Editor’s Letter

Agriculture and the Rural Environment

by | Feb 27, 2024

From agribusiness to climate change to new alternative crops, agriculture faces an evolving panorama in Latin America and the Caribbean. The Winter 2024 issue of ReVista, “Agriculture and the Rural Environment,” looks at challenges and accomplishments throughout the region.

As Gabriela Soto Laveaga, professor of the History of Science here at Harvard, so aptly explains, there’s been an industrialized revolution in agriculture in the last fifty years, prioritizing technology that includes fertilizer, insecticide, hybrid seeds and irrigation. Agribusiness has taken precedence over the small farmer; many peasants or small farmers began to move to cities or the periphery of cities, as Karl Zimmerer, the 2016 DRCLAS Visiting Scholar, tells us.

But this issue—which includes agronomists, anthropologists, engineers, political scientists, entrepreneurs, environmentalists and others—is not one of doom and gloom. Instead, many of the authors here offer glimpses of hope, ranging from efforts to promote small farmers, the creative use of specialty export crops, agrotourism, devices to predict weather, campaigns to clean up pesticide contamination. It’s a mixture of realism and hope, as Latin America and the Caribbean face a crossroads in its agriculture production and the nature of the rural environment.

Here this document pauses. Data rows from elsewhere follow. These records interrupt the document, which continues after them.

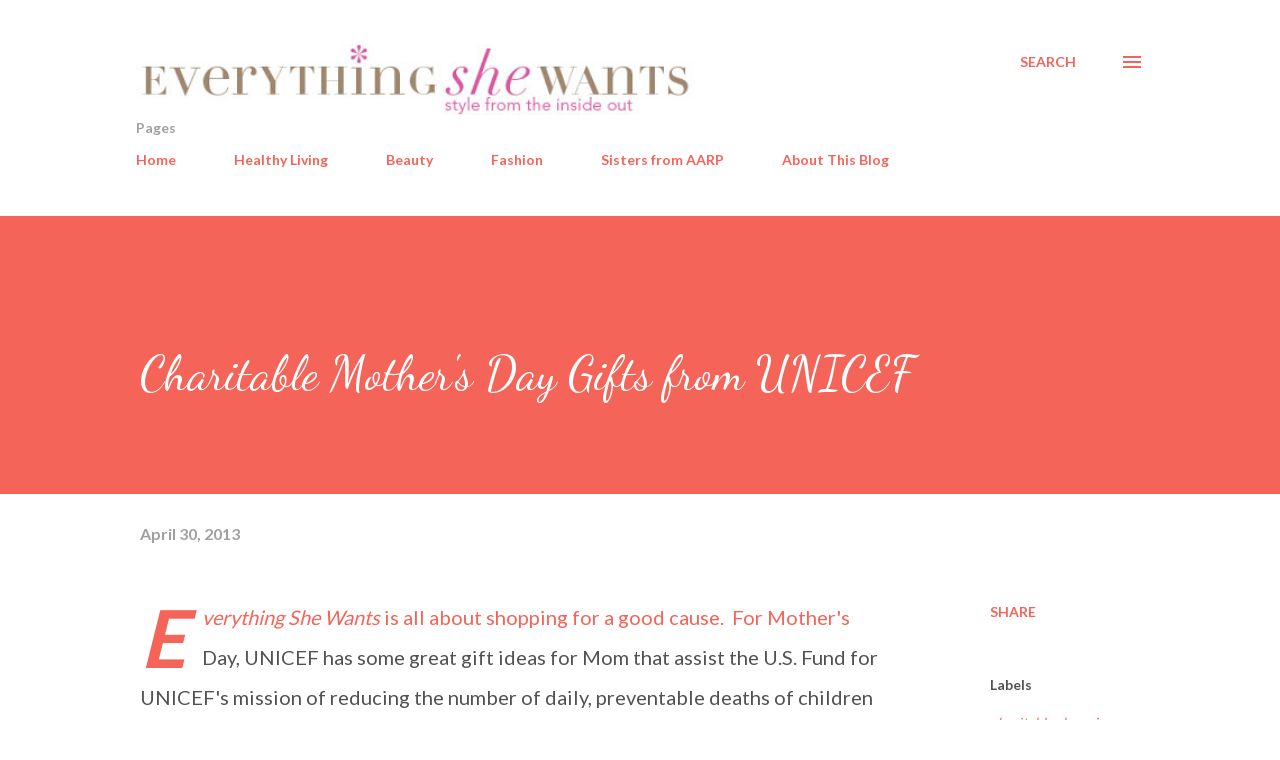

--- FILE ---
content_type: text/html; charset=utf-8
request_url: https://www.google.com/recaptcha/api2/aframe
body_size: 268
content:
<!DOCTYPE HTML><html><head><meta http-equiv="content-type" content="text/html; charset=UTF-8"></head><body><script nonce="l9Dz9Rjd5HQEsD1rNvF3Lg">/** Anti-fraud and anti-abuse applications only. See google.com/recaptcha */ try{var clients={'sodar':'https://pagead2.googlesyndication.com/pagead/sodar?'};window.addEventListener("message",function(a){try{if(a.source===window.parent){var b=JSON.parse(a.data);var c=clients[b['id']];if(c){var d=document.createElement('img');d.src=c+b['params']+'&rc='+(localStorage.getItem("rc::a")?sessionStorage.getItem("rc::b"):"");window.document.body.appendChild(d);sessionStorage.setItem("rc::e",parseInt(sessionStorage.getItem("rc::e")||0)+1);localStorage.setItem("rc::h",'1769074341301');}}}catch(b){}});window.parent.postMessage("_grecaptcha_ready", "*");}catch(b){}</script></body></html>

From Honduras to Mexico to Brazil, from Chile to Argentina to Peru to Bolivia, authors look at their own countries and beyond.  Climate change, pesticide contamination, the demise of family farms, questions about the advantages and disadvantages of new monocrops emerge as common themes.

And what also emerges very clearly is that although there are no easy solutions, scholars, activists and farmers are exploring positive ways of transforming agriculture and the urban environment to provide crops for the region and beyond, and to provide a just and equitable life for those who farm.